■ PROBLEM TO WORK ON
Count how many lines in the entries below hold the string "White", and respond with that number only.

■ DATA PROVIDED
------------------------
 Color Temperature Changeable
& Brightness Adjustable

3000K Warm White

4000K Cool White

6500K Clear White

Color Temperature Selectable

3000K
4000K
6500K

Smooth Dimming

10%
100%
------------------------
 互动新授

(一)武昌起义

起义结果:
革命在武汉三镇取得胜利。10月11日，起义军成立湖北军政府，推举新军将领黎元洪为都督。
------------------------
■ EXERCISE RESULT
3